I have noted a similar quote by Jobs regarding the decline of Microsoft before, but this quote really fleshes out the problem in detail. What Jobs is saying about technology companies applies equally or even more to science-driven companies like pharmaceuticals and biotechnology. Nobody is saying that sales and marketing are not important, but when your company's basic foundation is fundamentally based on new products like drugs, then sales people can only get you so far, and beyond a point they can even destroy your raison d'etre. Interestingly, Microsoft itself is a good recent example of how a product-driven strategy can actually shore up a company's fortunes: a lot of the recent uptick in Microsoft's recent stock price and performance has come from the development of a new product - their cloud computing platform Azure. 

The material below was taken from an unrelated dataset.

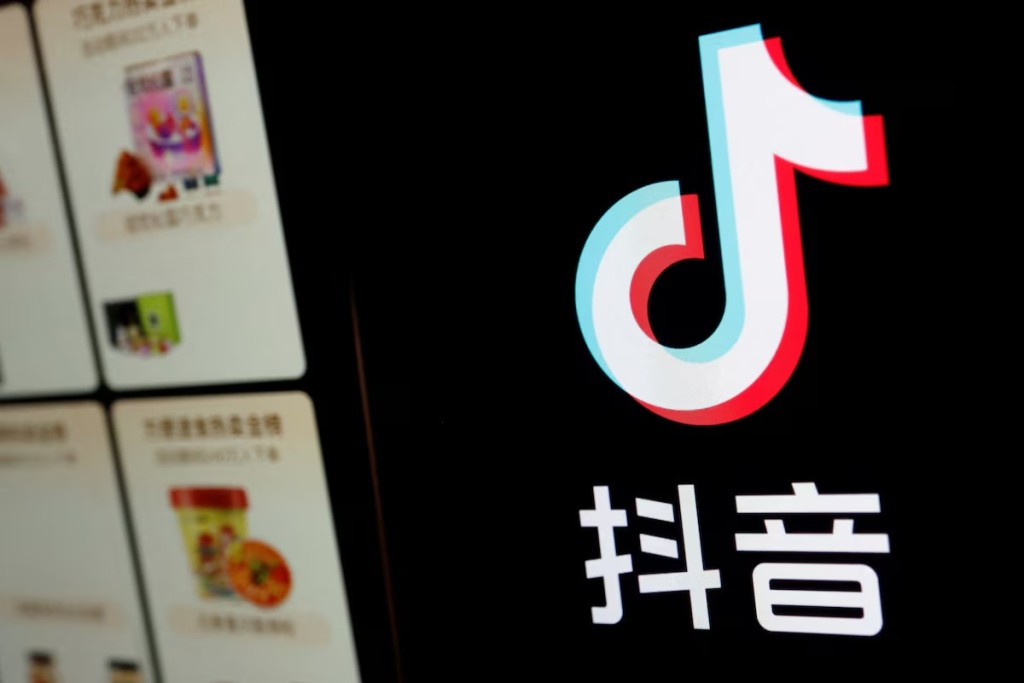 The logo of Douyin is displayed next to a mobile phone displaying an e-commerce site on the app, in this illustration picture taken October 25, 2023. REUTERS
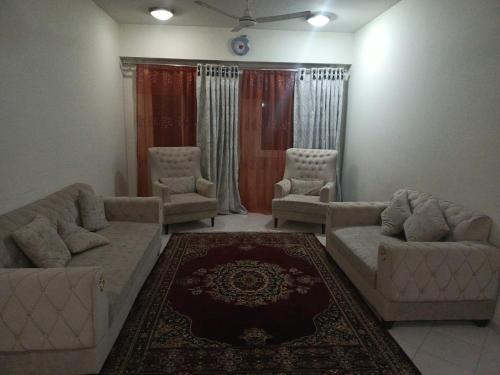 a living room with couches and chairs and a rug at A house where you feel like home in Islamabad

OpenEye CEO Anthony Nicholls has noted how the decline of Big Pharma's fortunes from the 90s onwards tracks well with the replacement of product people at the helm with sales people and lawyers. That seems to be too much of a coincidence. CEOs and CSO definitely set the tone for what's important, and it's hard to see how a lawyer from a company that has nothing to do with making drugs can truly appreciate how to improve a drug-making company's core competency. Nor does being product-driven entail sucking up other firms in mergers and acquisitions. The problem is that while your company's fortunes may get a brief shot in the arm because of new products developed by other companies, at some point those companies' products may themselves run out. More importantly, if your primary goal is to simply acquire other companies, then you are no longer a pharmaceutical R&D organization, you are more like a holding house for other companies' products which you simply acquire and sell. At the very least you should then call yourself a holding house.

Of course, all this is more comprehensible (although still not excusable) when you consider how skewed the incentive systems are. When a new CEO is given a mandate to make a hefty profit in five years by impatient investors, their goals are totally limited to satisfying that narrowly defined demand, and since drug discovery (new product creation, that is) almost always looks at ten year horizons, the likelihood of that particular activity meeting their requirements is slim. Instead, acquiring the small neighborhood biotech and keeping investors happy for five years is the primary goal; after that you and your ten million dollar bonus are out anyway, so who cares?

In some sense Jobs' wisdom can be summed up very simply: if your company is based on a product, you should make better and more product. Selling it is important, but that comes next. If you invert the order or make sales your exclusive focus, then the very thing you are selling will one day cease to exist.